I've been using a Executors.newScheduledThreadPool
to run a few tasks in the background. I've set them as daemon threads, so that if you exit the program using the X button on the top right of the main window, the program exits fine.
I tried to add another ExecutorService and just by using the second one, the application no longer exits when you click the X button. The window closes, but the program is still running the scheduled thread.
What gives?
Here is the code:
import java.util.concurrent.ExecutorService;
import java.util.concurrent.Executors;
import java.util.concurrent.ScheduledExecutorService;
import java.util.concurrent.TimeUnit;
import javafx.application.Application;
import static javafx.application.Application.launch;
import javafx.event.ActionEvent;
import javafx.scene.Scene;
import javafx.scene.control.Button;
import javafx.scene.layout.StackPane;
import javafx.stage.Stage;
public class ThreadTest extends Application
{
public final static ExecutorService executorService;
public final static ScheduledExecutorService scheduledExecutorService;
static
{
executorService = Executors.newFixedThreadPool(3);
scheduledExecutorService = Executors.newScheduledThreadPool(2, r ->
{
Thread thread = Executors.defaultThreadFactory().newThread(r);
thread.setDaemon(true);
return thread;
});
scheduledExecutorService.scheduleAtFixedRate((() ->
{
System.out.println("Scheduler thread");
}), 1, 1, TimeUnit.SECONDS);
//if I comment out this, the program will close fine on exit...
executorService.execute(() -> System.out.println("Thread pool"));
}
@Override
public void start(Stage primaryStage)
{
Button btn = new Button();
btn.setText("Say 'Hello World'");
btn.setOnAction((ActionEvent event) ->
{
System.out.println("Hello World!");
});
StackPane root = new StackPane();
root.getChildren().add(btn);
Scene scene = new Scene(root, 300, 250);
primaryStage.setTitle("Hello World!");
primaryStage.setScene(scene);
primaryStage.show();
}
/**
* @param args the command line arguments
*/
public static void main(String[] args)
{
launch(args);
}
}
CodePudding user response:
For a daemon thread:
The Java Virtual Machine exits when the only threads running are all daemon threads.
The statement:
Executors.newFixedThreadPool(3)
Will create an ExecutorService based on the defaultThreadFactory in which:
Each new thread is created as a non-daemon thread
This means, that any threads the service uses will be non-daemon threads which, if running, will prevent the shutdown of the Java Virtual Machine.
executorService.execute(() -> System.out.println("Thread pool"));
Why is it that by commenting out the actual execution, the program still exits fine?

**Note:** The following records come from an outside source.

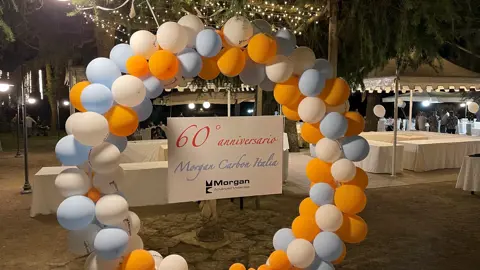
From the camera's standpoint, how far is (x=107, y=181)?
2.60 meters

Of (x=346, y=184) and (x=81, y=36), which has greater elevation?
(x=81, y=36)

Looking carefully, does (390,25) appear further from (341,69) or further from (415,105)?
(415,105)

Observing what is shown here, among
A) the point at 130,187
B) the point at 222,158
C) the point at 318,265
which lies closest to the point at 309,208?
the point at 318,265

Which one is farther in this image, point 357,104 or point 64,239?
point 357,104

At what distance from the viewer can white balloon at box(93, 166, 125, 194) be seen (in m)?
2.58

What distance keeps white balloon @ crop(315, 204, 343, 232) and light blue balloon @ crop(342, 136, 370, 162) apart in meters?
0.40

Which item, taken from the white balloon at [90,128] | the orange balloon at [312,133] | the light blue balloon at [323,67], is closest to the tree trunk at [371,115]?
the orange balloon at [312,133]

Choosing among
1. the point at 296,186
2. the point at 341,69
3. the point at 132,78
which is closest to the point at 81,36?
the point at 296,186

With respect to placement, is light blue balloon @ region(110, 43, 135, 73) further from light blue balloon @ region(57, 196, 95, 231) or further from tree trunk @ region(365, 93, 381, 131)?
tree trunk @ region(365, 93, 381, 131)

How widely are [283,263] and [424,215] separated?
11.7ft

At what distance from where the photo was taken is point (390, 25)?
3.65 metres

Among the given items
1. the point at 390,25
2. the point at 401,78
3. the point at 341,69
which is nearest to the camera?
the point at 390,25

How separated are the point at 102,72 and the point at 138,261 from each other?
3.98 feet

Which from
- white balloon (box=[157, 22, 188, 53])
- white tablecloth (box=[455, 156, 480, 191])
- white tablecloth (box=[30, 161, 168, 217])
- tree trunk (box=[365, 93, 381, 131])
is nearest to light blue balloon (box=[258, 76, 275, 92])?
white balloon (box=[157, 22, 188, 53])
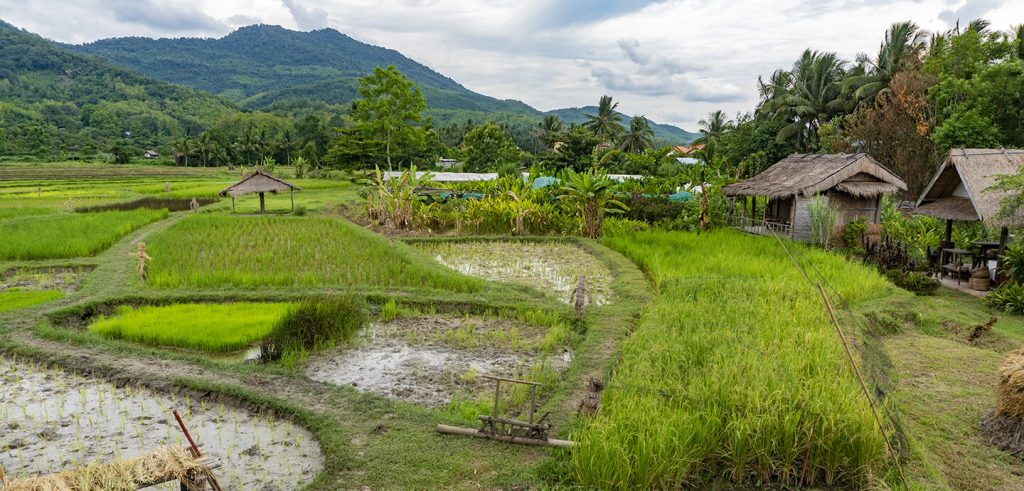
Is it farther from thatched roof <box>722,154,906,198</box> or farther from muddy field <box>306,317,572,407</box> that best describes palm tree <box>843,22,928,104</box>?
muddy field <box>306,317,572,407</box>

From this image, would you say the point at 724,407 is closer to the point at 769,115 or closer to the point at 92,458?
the point at 92,458

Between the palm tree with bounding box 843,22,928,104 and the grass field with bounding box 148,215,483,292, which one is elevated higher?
the palm tree with bounding box 843,22,928,104

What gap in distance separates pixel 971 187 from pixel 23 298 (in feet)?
48.5

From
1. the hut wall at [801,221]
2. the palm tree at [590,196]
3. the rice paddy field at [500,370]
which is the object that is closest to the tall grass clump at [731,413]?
the rice paddy field at [500,370]

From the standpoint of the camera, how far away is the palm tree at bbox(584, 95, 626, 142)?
41.6 meters

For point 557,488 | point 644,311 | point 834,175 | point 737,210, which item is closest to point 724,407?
point 557,488

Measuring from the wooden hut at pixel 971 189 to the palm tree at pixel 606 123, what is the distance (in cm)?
3086

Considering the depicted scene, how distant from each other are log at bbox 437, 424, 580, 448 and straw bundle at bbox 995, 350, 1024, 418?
11.2 feet

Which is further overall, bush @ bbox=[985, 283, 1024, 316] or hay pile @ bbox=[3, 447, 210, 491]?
bush @ bbox=[985, 283, 1024, 316]

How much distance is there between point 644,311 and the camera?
7.55 m

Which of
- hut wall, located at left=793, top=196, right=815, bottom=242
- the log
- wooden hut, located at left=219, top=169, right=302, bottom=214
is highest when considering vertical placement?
wooden hut, located at left=219, top=169, right=302, bottom=214

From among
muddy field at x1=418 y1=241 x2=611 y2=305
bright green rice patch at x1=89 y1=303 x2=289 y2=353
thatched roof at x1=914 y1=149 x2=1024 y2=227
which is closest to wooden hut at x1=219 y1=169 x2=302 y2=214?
muddy field at x1=418 y1=241 x2=611 y2=305

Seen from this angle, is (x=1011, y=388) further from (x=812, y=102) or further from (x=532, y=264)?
(x=812, y=102)

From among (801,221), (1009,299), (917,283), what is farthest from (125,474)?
(801,221)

That's even with the "threadpool" still generating threads.
Behind the scenes, newFixedThreadPool is a convenience method that creates a customized ThreadPoolExecutor. That executor performs a lazy instantiation of the threads it needs so as not to consume resources if the service is never used. If you never use the the service it does not need to create threads. But if it does create a thread, it will default to a non-daemon thread.
On-demand construction
By default, even core threads are initially created and started only when new tasks arrive, but this can be overridden dynamically using method prestartCoreThread() or prestartAllCoreThreads(). You probably want to prestart threads if you construct the pool with a non-empty queue.
The original supposition posed in your question was slightly incorrect:
ScheduledExecutorService threads set as daemon stops program exiting if you use another ExecutorService
No. ScheduledExecutorService threads set as daemon are not stopping the program from exiting.
What prevents shutdown is non-daemon threads used by the other ExecutorService that you create, unrelated to the ScheduledExecutorService.
How to address the issue
There are different ways you could solve this:
Provide a custom thread factory that creates your threads as daemon threads.
You can use a similar mechanism as you used for the custom thread factory for the ScheduledExectorService.
Call the method
Executors.newFixedThreadPool(nThreads, customThreadFactory)
.Keep using the default thread factory with non-daemon threads, and invoke
shutdown()
on the executor service.When doing so, ensure that the daemon threads will properly respond to a shutdown interruption, allowing themselves to terminate execution gracefully.
In any case, I advise (if appropriate) making use of the JavaFX Application lifecycle mechanism by starting your executors in the application start method and shutting them down in the application stop method.